The 62-year-old and his wife, Datin Seri Hamidah Khamis, have five children and are blessed with seven grandchildren.

While Muhyiddin's removal caught many people off-guard, the decision to replace him with Dr Ahmad Zahid is hardly a surprise.

After all, he is the most senior Umno vice-president and received the highest vote in the 2013 party elections.

Dr Ahmad Zahid and the Prime Minister also go back a long way. He served as political secretary when Najib was Defence Minister as well as Youth and Sports Minister.

With the current scenario, there is no chance for the newly-minted Deputy Prime Minister to take his own sweet time to settle in. Nor can he afford to let the shock over Muhyiddin's removal to subside before he gets down to work.

He needs to take on his role and duties as the Number Two immediately.

"I have some ideas and plans on what I should do but I can't share anything with you for now. But one of the things that I want to do is to help the Prime Minister in executing the Government's agendas and transformation plans. The people have high expectations and they want to see the results of our policies.

"At the same time, effort must be made to regain the people's trust in the Government. These goals are not impossible but efforts must be continuous and consistent," he says.

Although he has taken over Muhyiddin's job, Dr Ahmad Zahid believes there is no awkwardness between them.

While he is now the Deputy Prime Minister, Muhyiddin, who is Umno's deputy president, is still his boss in the party.

This will not be the first time Umno is in this unique situation.

There was a time during Tun Dr Mahathir Mohamad's premiership and presidency when Tun Musa Hitam was the deputy president of the party but no longer served as Deputy Prime Minister, a post held by the then Umno vice-president Tun Ghafar Baba.

"I am still in touch with Muhyiddin. In fact, he called to congratulate me. I'm humbled and touched by the gesture. I told him that Allah is testing us. He told me he accepts what has happened as fate. Tan Sri Muhyiddin is a true statesman," reveals Dr Ahmad Zahid.

The Umno vice-president is confident that the removal of Muhyiddin will not split Umno, especially when the Pagoh MP himself has publicly spoken about his loyalty to the party after his removal.

"There will always be rumblings but I hope it is only temporary. We need to strengthen party unity because we cannot face our enemies if the party is weak and broken," he points out.

It will be interesting to see how Dr Ahmad Zahid's relationship with the other two vice-presidents - Datuk Seri Shafie Apdal and Datuk Seri Hishammuddin Hussein - evolves after this.

The trio has been together since their Umno Youth days back in the 1980s and as Dr Ahmad Zahid puts it, they have been through thick and thin.

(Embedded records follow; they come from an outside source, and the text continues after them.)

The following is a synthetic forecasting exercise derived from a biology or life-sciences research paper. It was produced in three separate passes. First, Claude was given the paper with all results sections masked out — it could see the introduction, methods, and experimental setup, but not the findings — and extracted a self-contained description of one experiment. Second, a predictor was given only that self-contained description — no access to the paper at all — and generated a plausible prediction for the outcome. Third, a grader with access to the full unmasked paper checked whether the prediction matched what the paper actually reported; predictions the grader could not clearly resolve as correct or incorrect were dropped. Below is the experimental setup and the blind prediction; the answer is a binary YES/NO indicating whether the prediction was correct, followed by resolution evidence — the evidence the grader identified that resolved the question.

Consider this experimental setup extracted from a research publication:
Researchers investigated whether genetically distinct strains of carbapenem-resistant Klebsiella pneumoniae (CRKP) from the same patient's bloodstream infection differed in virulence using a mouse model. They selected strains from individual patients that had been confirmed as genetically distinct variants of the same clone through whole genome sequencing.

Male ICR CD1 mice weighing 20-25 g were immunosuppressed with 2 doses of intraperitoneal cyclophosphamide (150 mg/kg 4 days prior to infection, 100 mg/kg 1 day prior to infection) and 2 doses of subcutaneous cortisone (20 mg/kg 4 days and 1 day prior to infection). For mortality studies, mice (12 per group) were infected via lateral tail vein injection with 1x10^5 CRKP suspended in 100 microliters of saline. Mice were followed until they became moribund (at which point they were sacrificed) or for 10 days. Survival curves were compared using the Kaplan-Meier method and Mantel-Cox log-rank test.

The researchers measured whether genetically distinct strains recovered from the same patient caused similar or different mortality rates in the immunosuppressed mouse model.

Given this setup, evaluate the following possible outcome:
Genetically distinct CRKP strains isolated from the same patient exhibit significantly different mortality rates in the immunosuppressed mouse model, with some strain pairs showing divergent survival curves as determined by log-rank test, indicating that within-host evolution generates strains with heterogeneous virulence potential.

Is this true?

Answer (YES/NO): YES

And now, their relationship will be somewhat tested as they are no longer peers. One of them is now the boss.

To this, Dr Ahmad Zahid says: "It is unfortunate that the Number Two post is only one. I didn't beat anyone for this position but was given the opportunity. Shafie and Hishammuddin are still my peers."

He says he has not been in contact with Shafie since he was removed as Rural and Regional Development Minister and understands if his friend is hurt and slighted over what has happened.

Dr Ahmad Zahid, who is also Home Minister, denies that the Cabinet reshuffle is to ensure that everyone is in sync with the Prime Minister on the 1MDB issue.

"This is not to divert attention. This is about problem solving, to better diverse the composition of the Cabinet.

"People are questioning why members of the Public Accounts Committee have been appointed into the Government. I think the Prime Minister is not doing justice if these capable people are denied the opportunity to be part of his team," says Dr Ahmad Zahid.